We also look forward to sharing with you Groundswell’s updated Strategic Framework in the coming months. Among other things, over the next five years we’ll build on our current successes and work to increase leadership opportunities for women, better mobilize youth, and strengthen territorial strategies to build healthy economies and climate change resilience based on agroecology.
Albert Einstein said, “Imagination is more important than knowledge.” I’ve heard others comment recently that imagination may be the resource we lack most in the world today. The world is in crisis because we are locked into extractive ways of producing and living that have led us here. Can we use imagination and collaborative work to make different choices, to spread real and regenerative solutions that already exist?
We see it happening. In rural communities, agroecological farmers are working to create a critical mass of effective alternatives, that can catalyze change at community and landscape levels.
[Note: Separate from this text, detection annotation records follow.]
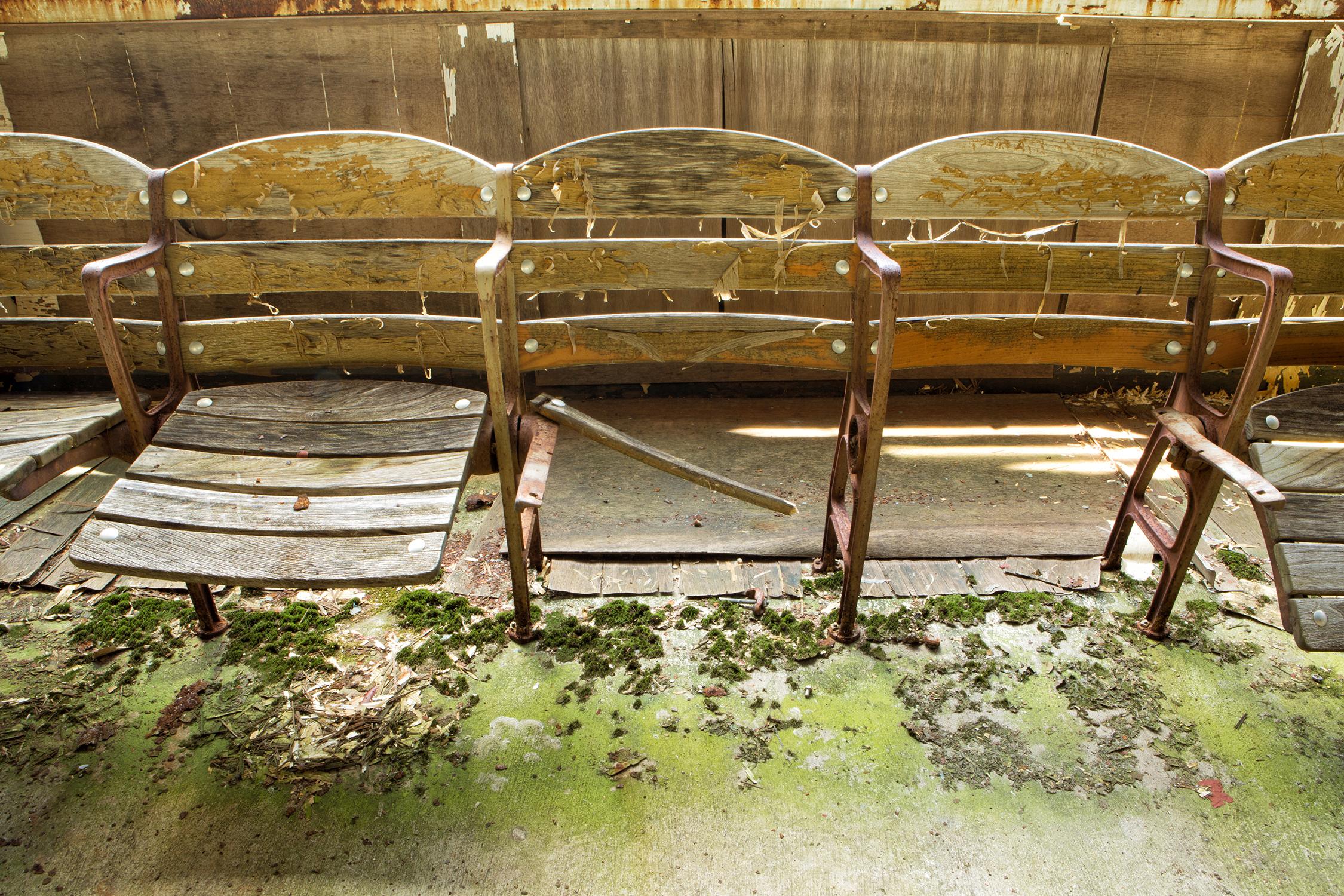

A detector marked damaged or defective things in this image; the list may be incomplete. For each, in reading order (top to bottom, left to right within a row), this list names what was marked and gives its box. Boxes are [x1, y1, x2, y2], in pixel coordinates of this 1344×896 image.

rusty metal bracket [81, 167, 191, 451]
chipped yellow paint [164, 130, 495, 220]
rusty metal bracket [812, 166, 898, 645]
rusty metal bracket [1102, 168, 1290, 642]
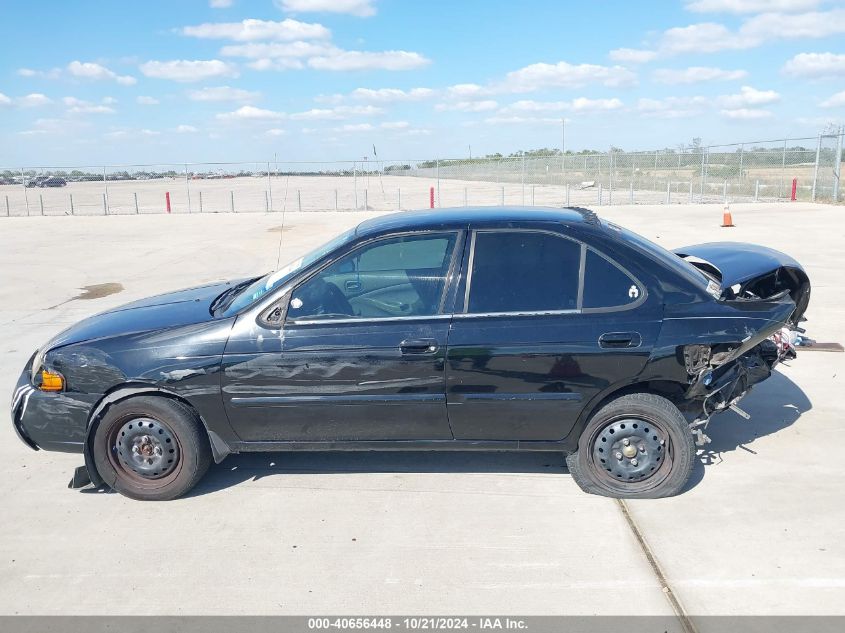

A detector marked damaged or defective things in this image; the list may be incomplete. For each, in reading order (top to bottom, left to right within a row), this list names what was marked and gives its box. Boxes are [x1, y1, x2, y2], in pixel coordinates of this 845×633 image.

damaged black car [9, 207, 808, 498]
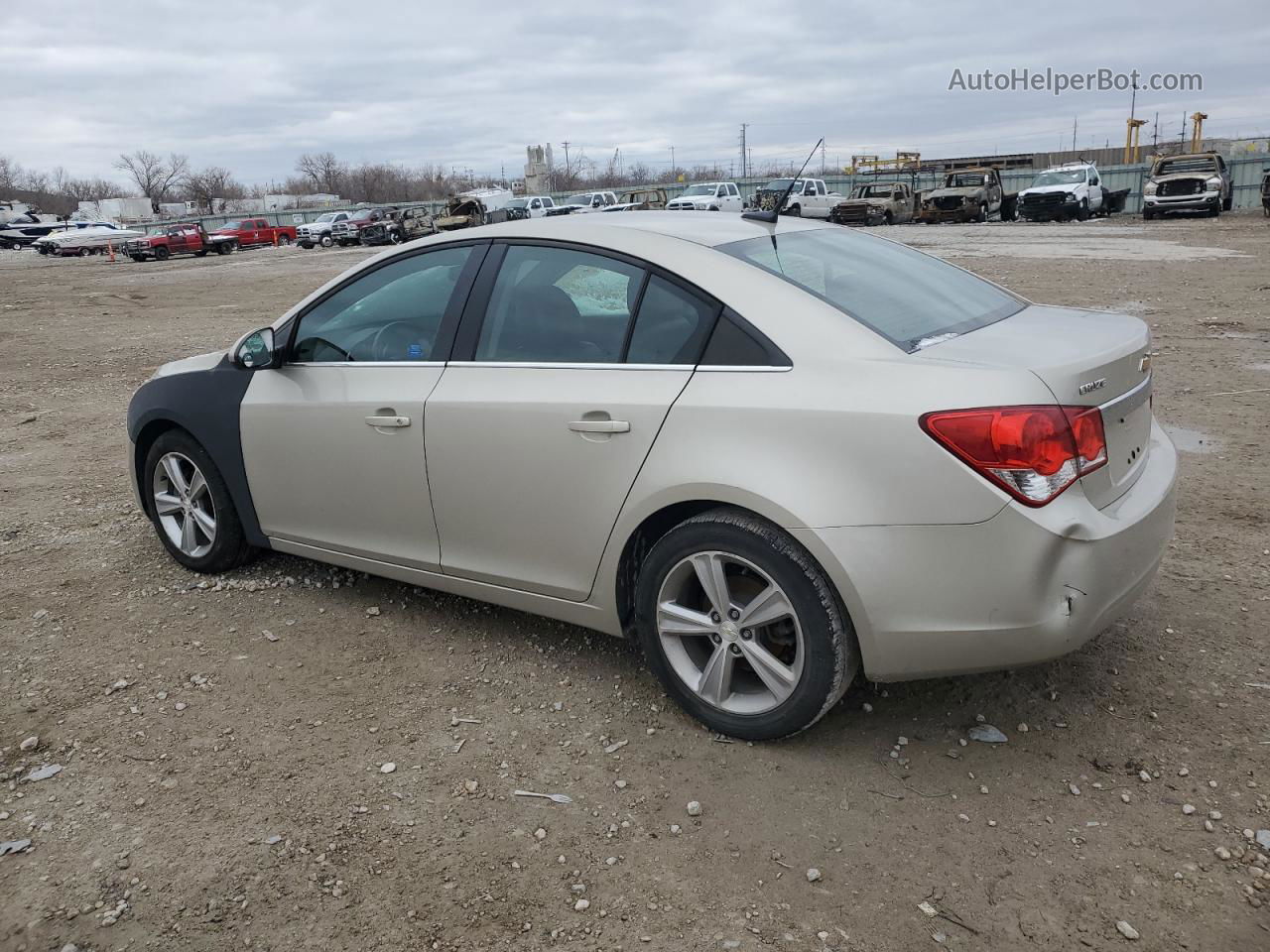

Women come together in self-help groups, building a sense of mutual support and collective power, and taking action to improve their land and lives. We felt that same spirit of local solidarity and trust in our global gathering, along with our allies from Andhra Pradesh.
We are part of a wider movement creating very real and hopeful alternatives. As we left our gathering and returned each to our own countries, to local action and virtual coordination, we carry forward a great sense of what is possible in creating from the ground up farming and food systems that are healthier for people and the planet.